However, impact (or impulse = force X time) and the area over which it is spread are more important than energy or force alone, though related. The impact applied to the tissues struck and the vulnerability of those tissues to that impact seem to be important factors in strike efficacy.

I participated in a physics of martial arts email list for a time. I quit when it became apparent that: the physical quantities involved are very difficult to measure, the physical systems involved are exceedingly complex, too many assumptions were needed to reach any difinitive appearing answers, physiology and psychology are too important for physics alone to yeild answers a fighter can actually use.

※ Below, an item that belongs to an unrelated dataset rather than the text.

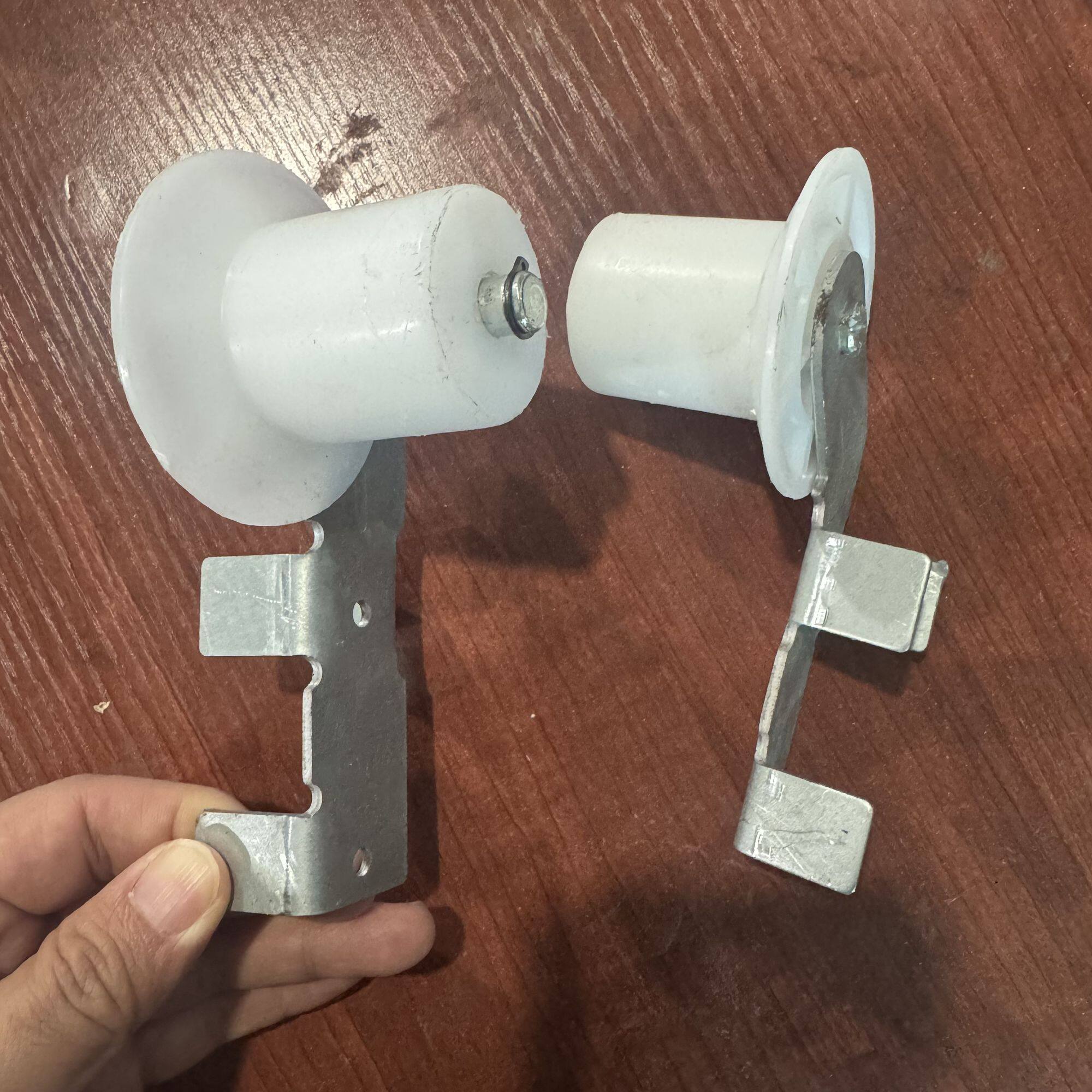 卷闸门配件大全卷帘门导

For example all of these may stop a fight in one blow: high force blow to the correct part of the head (you want high leverage against limited muscular strength), moderate force blow to the nose causing reflex eye closure, mild to moderate force blow in the right direction to the knee, low to moderate force to the proper areas of the throat. One could go on, but the point is that the art of getting the right blow to the right target at the right time is what is useful.

Overgeneralizing to emphasize the point, Boxing is an art which involves high force blows to limited targets, Taiji (as a fighting art) involves multiple lower force blows to a higher number of highly selected targets of physiologic import. Both work. The art is more important than the physics as each was developed by experiment in the real world which involves systems of such high complexity that they defy rigorous analysis (too many variables).

Learn your art. When martial artists talk about science they are often full of bulltwinkies. When good martial artists talk of fighting they more often know whereof they speak.